Don’t smuggle subsidised fertiliser …President appeals, asks farmers to help stamp out the practice

President Nana Addo Dankwa Akufo-Addo has appealed to farmers to help the government address the incessant smuggling of subsidised fertilisers from the country to neighbouring Burkina Faso and Cote d’Ivoire.

In a meeting with the Ghana Coffee Cocoa Sheanut Farmers Association at the Jubilee House, in Accra, last Friday evening, President Akufo-Addo condemned the act and urged farmers to help the government stamp out the smuggling of fertilisers.

“We take tax payers’ money to subsidise fertiliser. It is not correct that a few people, for their selfish interests, will take this which has been subsidised by the hardworking sweat of the Ghanaian farmer and go and smuggle it into Burkina Faso, Cote d’Ivoire. It is not right”.

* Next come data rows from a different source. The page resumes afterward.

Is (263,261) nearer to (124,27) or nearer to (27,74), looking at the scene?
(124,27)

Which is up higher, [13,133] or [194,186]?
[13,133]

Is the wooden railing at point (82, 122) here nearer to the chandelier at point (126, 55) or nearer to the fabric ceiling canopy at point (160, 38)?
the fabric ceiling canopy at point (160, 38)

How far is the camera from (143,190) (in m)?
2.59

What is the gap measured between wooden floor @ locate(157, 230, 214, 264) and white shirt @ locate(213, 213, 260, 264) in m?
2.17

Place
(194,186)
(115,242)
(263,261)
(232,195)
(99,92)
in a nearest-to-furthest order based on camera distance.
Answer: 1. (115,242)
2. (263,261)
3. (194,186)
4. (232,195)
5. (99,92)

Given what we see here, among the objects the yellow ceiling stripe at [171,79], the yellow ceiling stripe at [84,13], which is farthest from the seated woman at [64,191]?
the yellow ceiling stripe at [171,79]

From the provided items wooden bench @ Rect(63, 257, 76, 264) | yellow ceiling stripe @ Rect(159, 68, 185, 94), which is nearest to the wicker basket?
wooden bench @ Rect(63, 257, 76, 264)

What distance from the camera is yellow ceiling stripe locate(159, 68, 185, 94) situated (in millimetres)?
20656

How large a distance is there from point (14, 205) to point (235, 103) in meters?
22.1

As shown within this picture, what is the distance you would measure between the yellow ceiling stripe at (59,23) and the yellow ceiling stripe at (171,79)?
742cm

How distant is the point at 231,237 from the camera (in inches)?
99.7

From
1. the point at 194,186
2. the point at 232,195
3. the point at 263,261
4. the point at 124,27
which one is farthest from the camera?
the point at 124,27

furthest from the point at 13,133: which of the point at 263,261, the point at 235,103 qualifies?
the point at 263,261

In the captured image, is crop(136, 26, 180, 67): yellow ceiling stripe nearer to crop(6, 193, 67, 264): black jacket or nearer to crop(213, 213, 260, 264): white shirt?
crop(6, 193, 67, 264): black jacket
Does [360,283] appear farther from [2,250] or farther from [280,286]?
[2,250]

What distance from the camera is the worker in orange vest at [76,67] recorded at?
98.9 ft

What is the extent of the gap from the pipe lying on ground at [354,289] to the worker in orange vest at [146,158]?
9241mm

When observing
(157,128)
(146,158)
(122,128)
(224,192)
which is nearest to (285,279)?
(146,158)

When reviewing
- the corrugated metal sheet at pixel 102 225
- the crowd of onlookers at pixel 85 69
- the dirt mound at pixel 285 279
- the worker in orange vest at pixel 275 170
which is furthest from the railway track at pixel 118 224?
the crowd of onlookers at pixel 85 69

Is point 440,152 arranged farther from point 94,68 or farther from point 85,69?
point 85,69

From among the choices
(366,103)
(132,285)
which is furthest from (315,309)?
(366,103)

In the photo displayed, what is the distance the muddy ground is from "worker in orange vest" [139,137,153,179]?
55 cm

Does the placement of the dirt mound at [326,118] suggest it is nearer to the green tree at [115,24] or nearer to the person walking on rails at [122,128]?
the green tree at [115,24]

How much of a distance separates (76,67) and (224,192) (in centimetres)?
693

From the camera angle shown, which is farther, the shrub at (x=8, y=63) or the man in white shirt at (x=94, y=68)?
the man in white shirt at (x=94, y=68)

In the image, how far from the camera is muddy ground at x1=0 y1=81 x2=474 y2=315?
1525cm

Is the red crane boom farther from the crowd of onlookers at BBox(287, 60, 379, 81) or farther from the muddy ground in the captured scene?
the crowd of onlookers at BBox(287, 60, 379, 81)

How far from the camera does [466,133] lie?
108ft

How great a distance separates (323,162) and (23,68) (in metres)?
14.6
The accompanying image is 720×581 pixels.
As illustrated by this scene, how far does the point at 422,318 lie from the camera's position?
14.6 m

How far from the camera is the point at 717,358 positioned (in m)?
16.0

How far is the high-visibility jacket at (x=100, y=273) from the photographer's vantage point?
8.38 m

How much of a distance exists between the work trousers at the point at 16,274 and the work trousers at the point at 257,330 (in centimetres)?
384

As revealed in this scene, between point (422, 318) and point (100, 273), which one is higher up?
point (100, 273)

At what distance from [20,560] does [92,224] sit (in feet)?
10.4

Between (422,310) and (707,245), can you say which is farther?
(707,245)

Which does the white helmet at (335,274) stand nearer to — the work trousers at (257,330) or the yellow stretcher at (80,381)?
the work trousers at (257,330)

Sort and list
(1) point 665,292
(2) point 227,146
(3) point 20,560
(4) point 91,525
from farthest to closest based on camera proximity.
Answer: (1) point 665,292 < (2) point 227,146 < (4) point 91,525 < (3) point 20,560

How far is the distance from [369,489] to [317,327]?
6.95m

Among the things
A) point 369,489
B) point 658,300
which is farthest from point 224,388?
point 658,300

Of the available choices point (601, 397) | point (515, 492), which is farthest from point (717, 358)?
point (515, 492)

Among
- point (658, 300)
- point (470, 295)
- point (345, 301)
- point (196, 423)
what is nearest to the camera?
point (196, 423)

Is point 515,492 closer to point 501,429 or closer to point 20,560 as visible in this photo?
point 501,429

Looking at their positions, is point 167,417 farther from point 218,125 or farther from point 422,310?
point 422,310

“When we do that, we are hurting ourselves because the fertiliser subsidy it is not coming from President Akufo-Addo’s personal pocket; I don’t have that kind of money; it is coming from the coffers of the state.”

“And then a few criminal elements, because they want to make more money, would then smuggle this across. If we are all eager and focused, we can stop it,” he said.

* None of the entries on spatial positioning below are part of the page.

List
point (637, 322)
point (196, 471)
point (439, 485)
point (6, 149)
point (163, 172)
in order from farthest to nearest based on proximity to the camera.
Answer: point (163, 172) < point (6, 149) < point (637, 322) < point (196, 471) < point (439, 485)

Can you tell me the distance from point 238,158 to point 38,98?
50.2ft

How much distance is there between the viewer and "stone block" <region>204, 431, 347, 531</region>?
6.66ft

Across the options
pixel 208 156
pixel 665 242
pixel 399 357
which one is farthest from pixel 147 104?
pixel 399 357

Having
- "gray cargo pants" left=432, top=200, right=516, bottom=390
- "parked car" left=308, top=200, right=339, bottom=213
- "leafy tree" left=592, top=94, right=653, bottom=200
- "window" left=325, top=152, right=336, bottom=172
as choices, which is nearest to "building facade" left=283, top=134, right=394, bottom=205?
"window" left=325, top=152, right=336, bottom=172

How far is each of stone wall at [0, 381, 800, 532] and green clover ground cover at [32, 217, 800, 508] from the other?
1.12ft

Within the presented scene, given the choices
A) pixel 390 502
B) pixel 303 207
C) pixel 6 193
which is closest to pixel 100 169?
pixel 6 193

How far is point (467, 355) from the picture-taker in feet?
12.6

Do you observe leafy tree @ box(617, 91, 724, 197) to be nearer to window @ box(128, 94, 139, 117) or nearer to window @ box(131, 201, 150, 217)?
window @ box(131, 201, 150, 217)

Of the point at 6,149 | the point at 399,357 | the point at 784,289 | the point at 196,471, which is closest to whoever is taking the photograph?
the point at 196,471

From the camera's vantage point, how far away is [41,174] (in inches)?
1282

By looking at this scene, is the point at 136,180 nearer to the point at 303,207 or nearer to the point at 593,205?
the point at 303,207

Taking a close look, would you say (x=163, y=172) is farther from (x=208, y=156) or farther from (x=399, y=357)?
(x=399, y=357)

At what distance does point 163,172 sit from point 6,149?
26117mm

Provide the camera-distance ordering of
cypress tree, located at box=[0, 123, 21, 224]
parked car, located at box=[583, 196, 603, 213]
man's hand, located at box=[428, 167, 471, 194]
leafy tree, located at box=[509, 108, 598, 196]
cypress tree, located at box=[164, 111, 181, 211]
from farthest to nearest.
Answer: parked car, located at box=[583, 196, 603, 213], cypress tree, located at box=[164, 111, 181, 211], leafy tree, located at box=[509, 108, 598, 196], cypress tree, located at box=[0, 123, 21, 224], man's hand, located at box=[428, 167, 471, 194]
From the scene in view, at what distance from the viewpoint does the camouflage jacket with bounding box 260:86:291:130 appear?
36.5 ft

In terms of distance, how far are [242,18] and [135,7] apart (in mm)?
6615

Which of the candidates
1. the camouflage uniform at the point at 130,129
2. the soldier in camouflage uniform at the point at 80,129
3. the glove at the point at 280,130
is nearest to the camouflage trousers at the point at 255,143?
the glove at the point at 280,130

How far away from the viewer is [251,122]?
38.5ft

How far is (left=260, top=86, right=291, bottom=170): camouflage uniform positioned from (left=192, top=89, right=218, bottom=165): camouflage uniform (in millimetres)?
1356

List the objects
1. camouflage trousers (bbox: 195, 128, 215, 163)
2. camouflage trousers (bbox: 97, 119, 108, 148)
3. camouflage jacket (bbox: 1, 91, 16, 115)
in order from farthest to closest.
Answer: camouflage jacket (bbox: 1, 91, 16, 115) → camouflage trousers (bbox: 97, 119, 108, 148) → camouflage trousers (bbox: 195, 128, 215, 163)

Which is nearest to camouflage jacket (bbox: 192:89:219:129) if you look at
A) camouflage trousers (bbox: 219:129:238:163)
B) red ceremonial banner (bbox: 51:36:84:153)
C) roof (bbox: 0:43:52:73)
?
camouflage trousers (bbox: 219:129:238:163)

President Akufo-Addo said he read in the news that about 50,000 bags of fertiliser had been smuggled out of the country and indicated that although that figure had not been confirmed yet, there was an urgent need to stamp out the smuggling of subsidised fertilisers.

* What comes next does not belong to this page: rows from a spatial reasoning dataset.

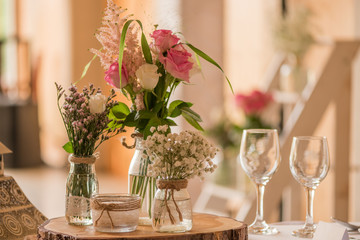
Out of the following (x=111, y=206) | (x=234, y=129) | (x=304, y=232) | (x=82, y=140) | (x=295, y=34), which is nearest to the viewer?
(x=111, y=206)

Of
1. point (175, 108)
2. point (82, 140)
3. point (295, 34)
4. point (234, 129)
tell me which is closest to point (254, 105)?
point (234, 129)

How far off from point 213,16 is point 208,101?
1.85 ft

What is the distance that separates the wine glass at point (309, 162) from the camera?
1469mm

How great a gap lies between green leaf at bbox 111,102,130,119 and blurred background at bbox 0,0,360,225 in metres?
0.18

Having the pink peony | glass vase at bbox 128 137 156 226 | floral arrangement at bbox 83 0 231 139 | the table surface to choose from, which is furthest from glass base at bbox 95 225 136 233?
the pink peony

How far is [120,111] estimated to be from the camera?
1.41 m

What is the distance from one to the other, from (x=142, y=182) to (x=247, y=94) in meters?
2.08

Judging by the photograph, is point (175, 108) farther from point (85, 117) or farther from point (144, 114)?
point (85, 117)

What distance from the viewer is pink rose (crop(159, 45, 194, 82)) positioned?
1.33 metres

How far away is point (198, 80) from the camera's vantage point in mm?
4184

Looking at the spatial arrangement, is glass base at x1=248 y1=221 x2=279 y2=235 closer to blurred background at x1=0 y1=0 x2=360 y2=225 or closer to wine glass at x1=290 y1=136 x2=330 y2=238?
wine glass at x1=290 y1=136 x2=330 y2=238

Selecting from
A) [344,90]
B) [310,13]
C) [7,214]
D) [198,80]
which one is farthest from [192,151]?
[198,80]

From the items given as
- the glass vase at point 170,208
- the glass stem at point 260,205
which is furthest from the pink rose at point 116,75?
the glass stem at point 260,205

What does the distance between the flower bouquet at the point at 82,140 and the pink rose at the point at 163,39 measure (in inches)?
6.0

On government’s efforts to address illegal mining popularly known as ‘galamsey’ the President commended the farmers for their continuous support and pledged the government’s unwavering commitment to address the problem.

“Some people say that because of the anti-galamsey fight, I am going to lose the next election. Well, I don’t believe so. What I know is that I have a responsibility to Ghanaians today and tomorrow to make sure that galamsey is defeated.

“People are polluting our water bodies, people are devastating our landscape. If we allow them to continue, 10 years from now, we will wake up and we don’t have a country anymore. We can’t afford to let that happen,” he said. 

President Akufo-Addo indicated that the government was working closely with the Ivorian government to see how Ghana and Cote D’Ivoire, producers of 65 per cent of the world’s cocoa, could get adequate value from the crop.

He said the two countries were working together to coordinate their marketing and production policies to ensure that cocoa producers got what they actually deserved in the entire value chain.

The President and the farmers discussed wide range of issues affecting their sector and promised the government’s commitment to help improve the cash crop production sector through legislations and policies.